In the movie, the test administrators inject their subjects with hallucinogenic serums and monitor them with brain-wave gear to see how they respond to challenging scenarios: Will our heroine pick up a knife to kill the menacing dog she sees in her simulation, or offer it a steak instead? Unfortunately — or maybe fortunately — that technology doesn't actually exist.

"For the time being, there isn't any valid way of measuring personality trait levels through virtual reality simulations and/or brain scans," Ashton said. "Researchers would very much like to develop this kind of direct measurement, but for now it seems a long way off."

Some biologists have suggested that genetics may predispose certain people to altruistic, empathetic and compassionate behavior. There are even reports of genes linked to intelligence or aggression. But researchers say personality traits are far too complex to be categorized by genetic tests alone.

Image: Personality test
A member of the Dauntless faction (Maggie Q) hooks up Tris Prior (Shailene Woodley) with high-tech gear for a personality test.Jaap Buitendijk / Summit Entertainment

Psychologists are working on other ways to improve personality tests, however.

"One way is to get multiple assessments beyond the self-reports, from friends and family, and to get behavioral assessments," Jackson said. "Another next step is, if you know you don't have an accurate perception of yourself, can you be trained to become more perceptive?"
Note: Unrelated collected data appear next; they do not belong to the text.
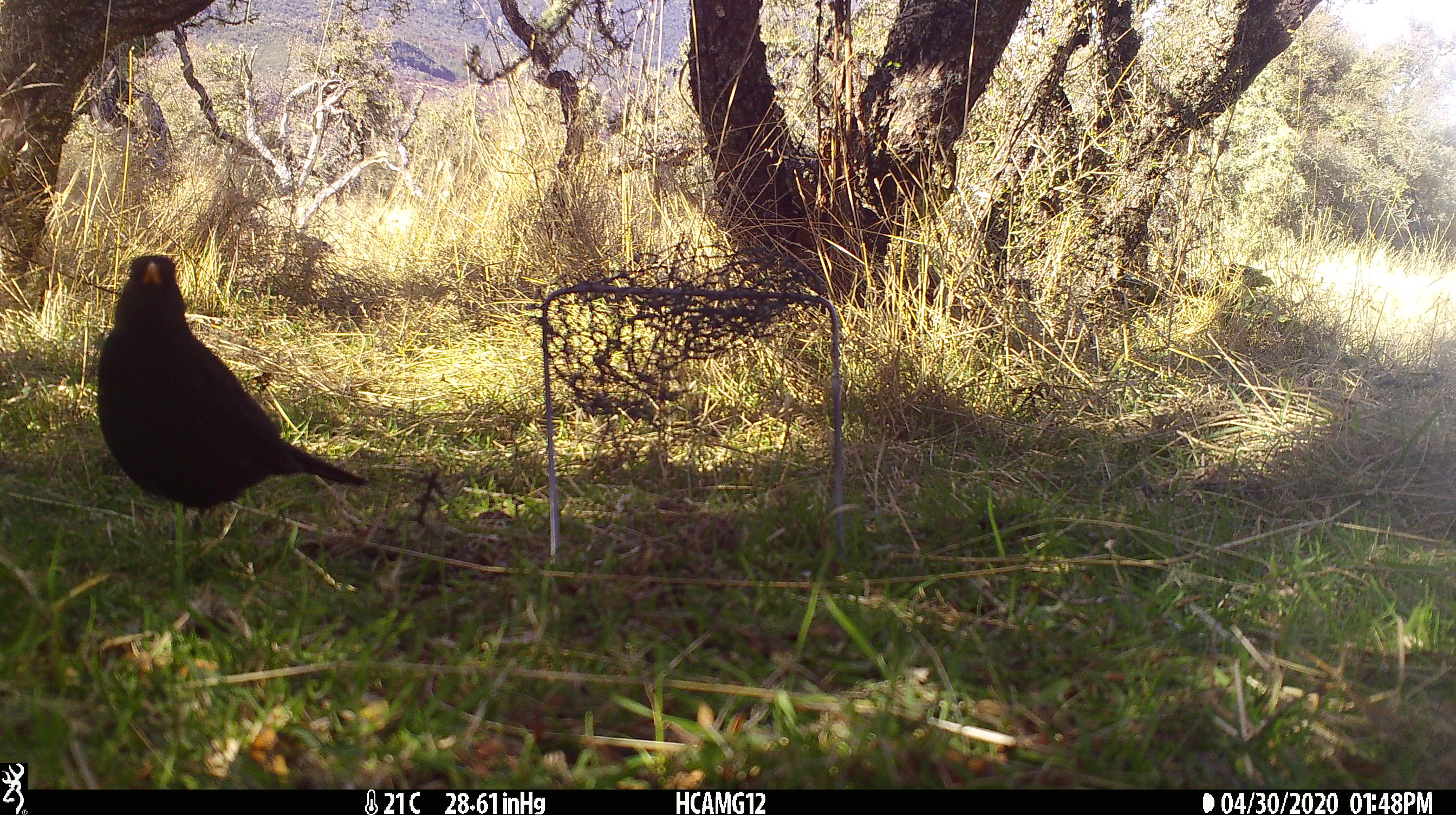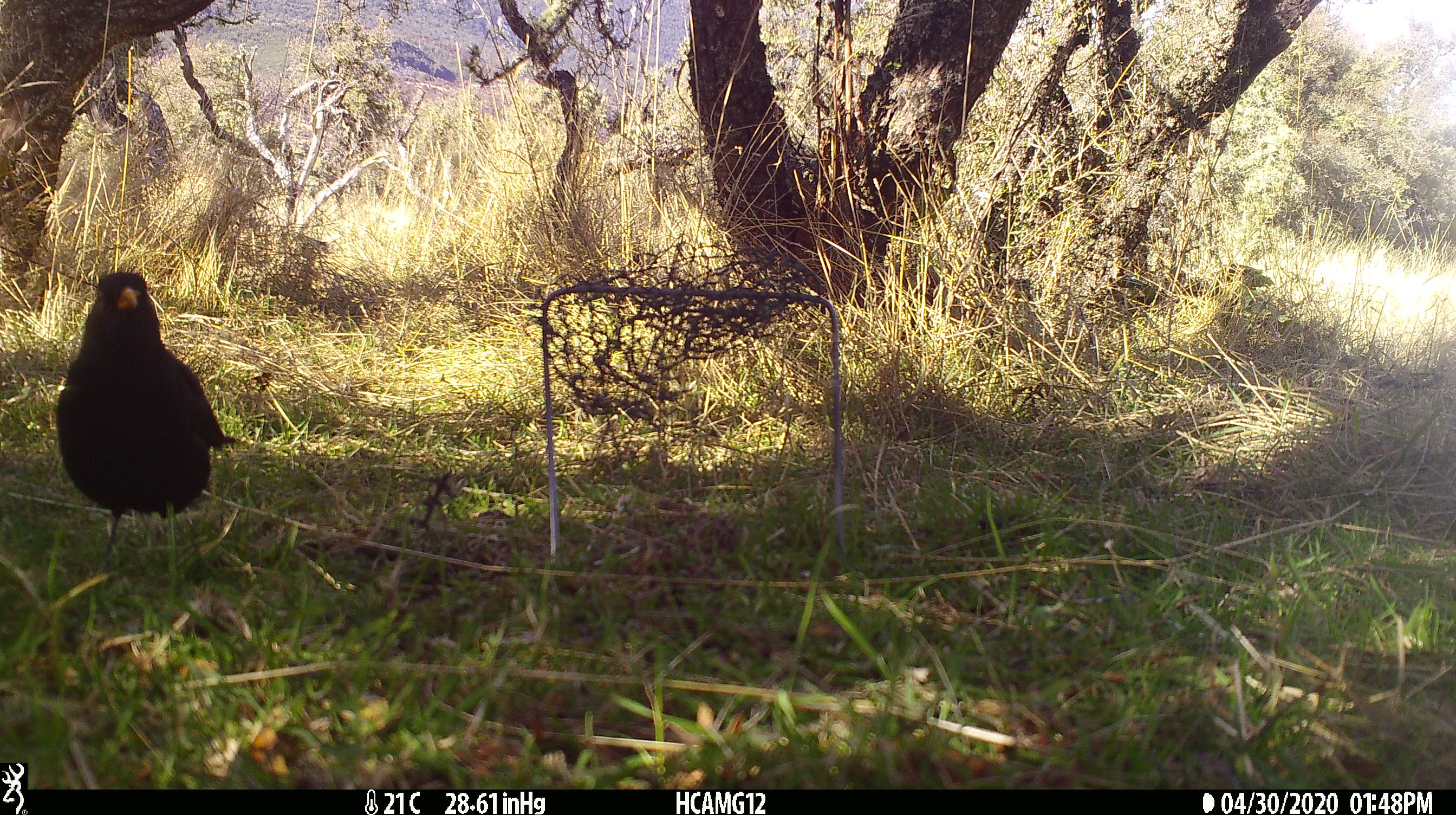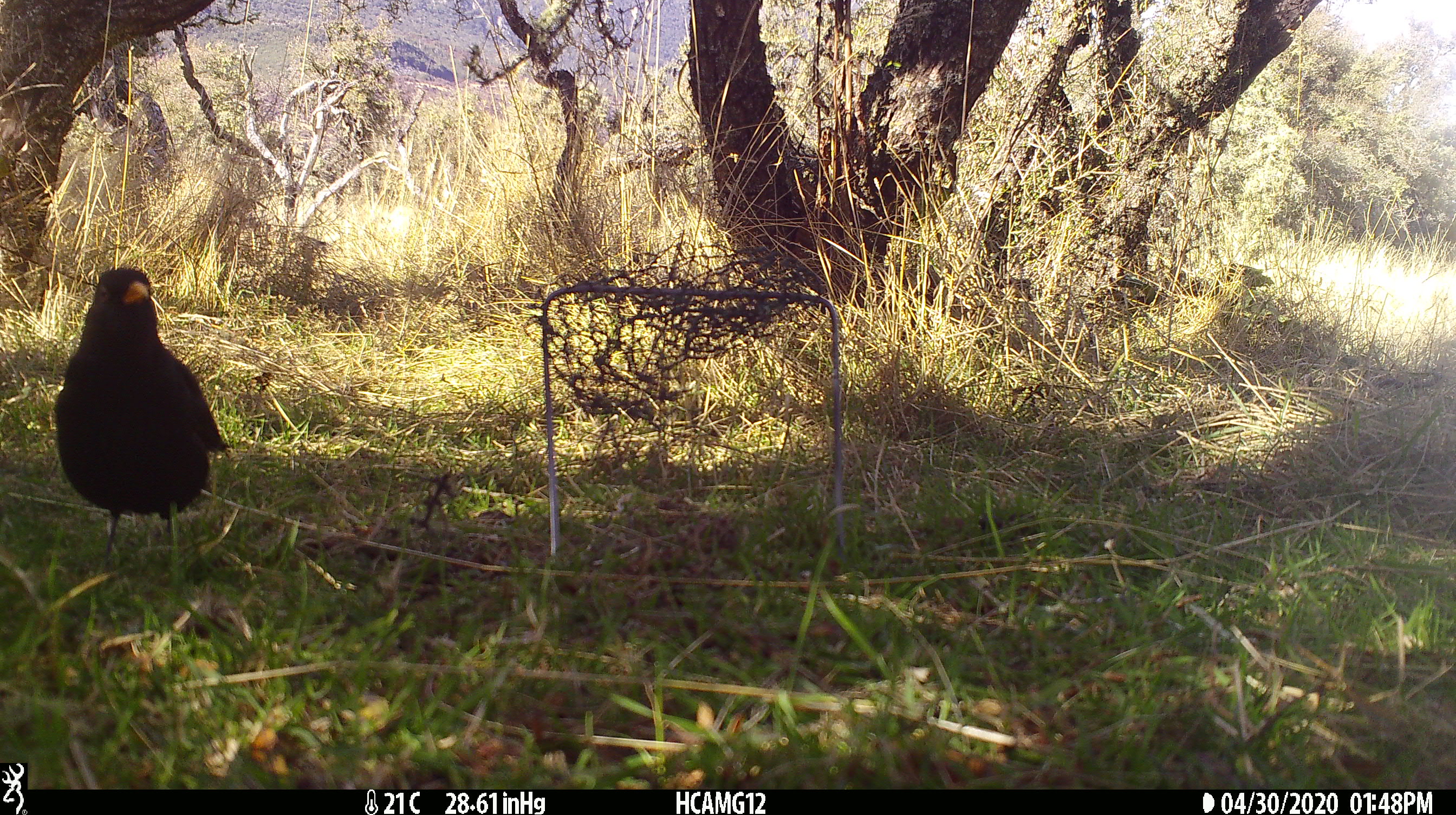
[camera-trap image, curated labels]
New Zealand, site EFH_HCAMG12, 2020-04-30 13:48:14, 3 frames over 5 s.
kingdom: Animalia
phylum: Chordata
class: Aves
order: Passeriformes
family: Turdidae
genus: Turdus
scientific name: Turdus merula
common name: eurasian blackbird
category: blackbird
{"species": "blackbird (eurasian blackbird) (Turdus merula)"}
The big difference between real life and the world of "Divergent" is that people change, and the personalities they manifest are far more complex than black and white. Or black, white, yellow, blue and gray, for that matter.

"The 'Divergent' series is based on the idea of personality 'types,' where each person fits into one of a few groups of similar persons," Ashton said. "But personality researchers have found that people don't fit into neat groups in this simple way. Instead, each person can be measured on about six basic personality traits, each of which is a continuum: A person might be very low, or very high, or anywhere in between. In combination with each other, these half-dozen trait dimensions produce a huge variety of personalities."

Or to put it in terms that Tris Prior would understand: We're all Divergent.